◆ WHAT THE EXERCISE ASKS ◆
Give the records below again exactly, and exclude each picture.

*** DATA RECORDS Section Begins ***

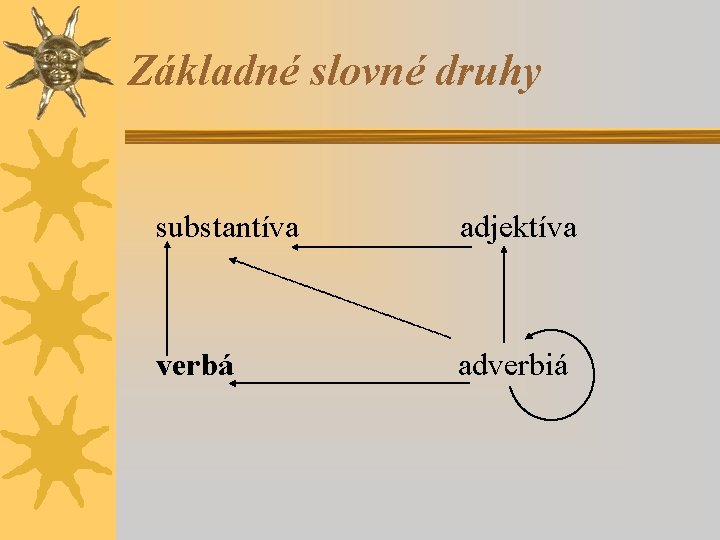 Základné slovné druhy

substantíva

adjektíva

verbá

adverbiá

*** DATA RECORDS Section Ends ***

◆ OUTPUT BELOW ◆
 Základné slovné druhy

substantíva

adjektíva

verbá

adverbiá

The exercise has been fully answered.